For someone interested in a short sale, an experienced Realtor can be helpful in navigating through the process. One of the first steps for the homeowner is to contact their lender’s loss mitigation department to discuss their situation and give permission for their Realtor to communicate with them. The bank will expect evidence from the homeowner that a hardship has been incurred, there is an inability to make ongoing mortgage payments, they are unable to qualify for a loan modification, and there are no other assets to pay all or part of the debt. After the bank is on board, a short sale is handled much the same as a traditional sale, but with the bank negotiating offers, not the homeowner. And although there are a few more steps involved, most experienced agents can easily handle a short sale.
There are some things that homeowners should be aware of when considering a short sale. A second mortgage, for example, can make a short sale more challenging. The difference between the lender’s proceeds from the sale and the amount of the outstanding mortgage may or may not be forgiven by the bank, although the merits of pursuing the remainder through a judicial action would appear fruitless considering the documented hardship of the seller. If the debt is forgiven by the lender, the amount forgiven is taxable, unless the home is a principal residence. In that case, the amount is not currently taxable under the Mortgage Forgiveness Debt Relief Act of 2007.
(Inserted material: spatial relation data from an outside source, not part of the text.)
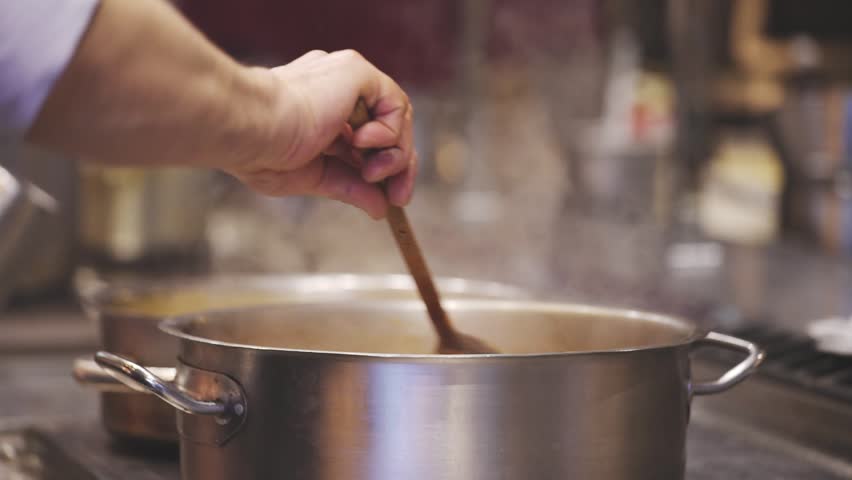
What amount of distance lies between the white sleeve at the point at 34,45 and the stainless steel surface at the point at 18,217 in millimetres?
1009

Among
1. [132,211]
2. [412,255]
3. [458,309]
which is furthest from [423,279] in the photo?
[132,211]

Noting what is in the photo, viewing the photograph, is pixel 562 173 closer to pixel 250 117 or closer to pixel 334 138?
pixel 334 138

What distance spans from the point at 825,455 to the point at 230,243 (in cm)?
249

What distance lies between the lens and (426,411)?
2.48ft

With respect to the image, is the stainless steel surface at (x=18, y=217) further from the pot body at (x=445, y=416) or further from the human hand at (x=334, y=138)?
the pot body at (x=445, y=416)

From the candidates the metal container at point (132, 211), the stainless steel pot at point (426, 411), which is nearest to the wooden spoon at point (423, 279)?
the stainless steel pot at point (426, 411)

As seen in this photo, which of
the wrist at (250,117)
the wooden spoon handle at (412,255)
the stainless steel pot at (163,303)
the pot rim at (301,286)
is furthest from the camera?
the pot rim at (301,286)

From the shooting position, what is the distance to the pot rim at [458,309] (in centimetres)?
75

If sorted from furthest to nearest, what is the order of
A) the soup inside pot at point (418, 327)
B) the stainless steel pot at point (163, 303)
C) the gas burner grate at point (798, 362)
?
the gas burner grate at point (798, 362) < the stainless steel pot at point (163, 303) < the soup inside pot at point (418, 327)

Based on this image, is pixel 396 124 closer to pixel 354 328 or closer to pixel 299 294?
pixel 354 328

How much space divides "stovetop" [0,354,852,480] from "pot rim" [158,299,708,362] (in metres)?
0.18

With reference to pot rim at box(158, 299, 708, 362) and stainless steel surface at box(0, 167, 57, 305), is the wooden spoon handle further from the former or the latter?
stainless steel surface at box(0, 167, 57, 305)

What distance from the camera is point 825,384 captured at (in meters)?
1.19

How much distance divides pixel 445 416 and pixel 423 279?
0.67ft
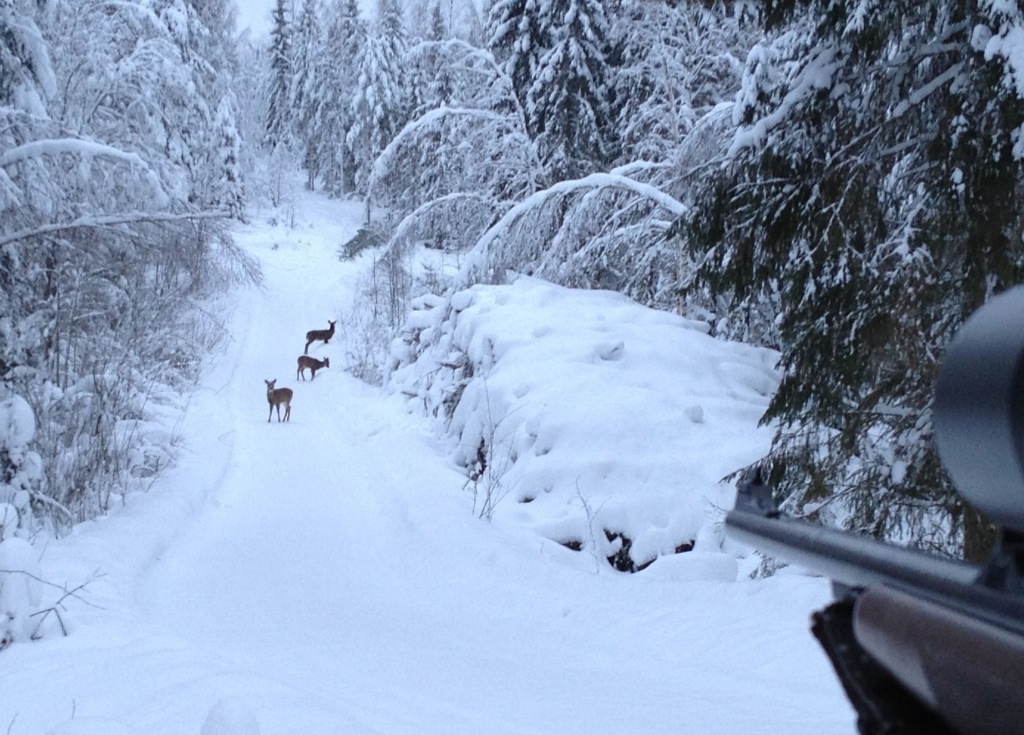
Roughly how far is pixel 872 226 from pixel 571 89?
1550 cm

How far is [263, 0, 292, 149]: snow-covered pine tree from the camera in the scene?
57.5m

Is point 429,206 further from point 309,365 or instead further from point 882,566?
point 882,566

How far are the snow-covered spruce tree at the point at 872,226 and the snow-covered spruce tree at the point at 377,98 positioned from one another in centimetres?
4271

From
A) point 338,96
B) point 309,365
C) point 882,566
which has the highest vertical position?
point 338,96

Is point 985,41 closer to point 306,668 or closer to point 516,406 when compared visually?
point 306,668

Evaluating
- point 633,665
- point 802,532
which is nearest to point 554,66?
point 633,665

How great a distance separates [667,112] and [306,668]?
14761mm

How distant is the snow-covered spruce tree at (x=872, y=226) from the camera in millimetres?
4507

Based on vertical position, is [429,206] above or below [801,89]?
below

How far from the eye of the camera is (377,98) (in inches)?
1861

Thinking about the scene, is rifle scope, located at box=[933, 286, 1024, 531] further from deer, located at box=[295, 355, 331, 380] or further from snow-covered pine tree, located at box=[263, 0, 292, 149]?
snow-covered pine tree, located at box=[263, 0, 292, 149]

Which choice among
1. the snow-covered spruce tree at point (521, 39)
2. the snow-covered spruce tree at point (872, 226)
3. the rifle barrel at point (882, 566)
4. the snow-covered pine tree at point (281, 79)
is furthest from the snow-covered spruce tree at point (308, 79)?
the rifle barrel at point (882, 566)

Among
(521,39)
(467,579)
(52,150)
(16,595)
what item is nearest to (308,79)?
(521,39)

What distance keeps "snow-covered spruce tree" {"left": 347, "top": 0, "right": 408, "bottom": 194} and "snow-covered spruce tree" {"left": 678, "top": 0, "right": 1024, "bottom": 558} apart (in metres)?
42.7
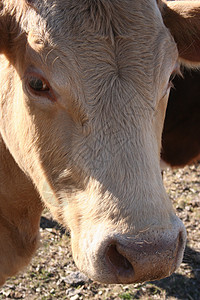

In recent years, short sale negotiation companies have attempted to insert themselves into the process. Their claimed expertise is to handle the negotiation with the bank on behalf of the listing agent. To compensate them for their involvement, the homeowner is typically required to sign a contract requiring any future buyer of their home to pay the negotiation firm a fee. This fee can be significant and along with its unusual nature can sometimes be offensive to potential buyers. Because of this, home buyers looking at short sales should always inquire upfront about any fees that they would have to pay to a short sale negotiation firm, so that it can be factored into their offer.
Fear of losing one’s home is something none of us ever want to experience. But unexpected hardships can happen to any of us. If you are a distressed homeowner in fear of losing your home, be sure to discuss your options with trusted advisors who have your best interest at heart. And if you conclude that you can no longer afford your home and are upside down on your mortgage, be sure to consult with an experienced Realtor who understands and has direct experience with short sales.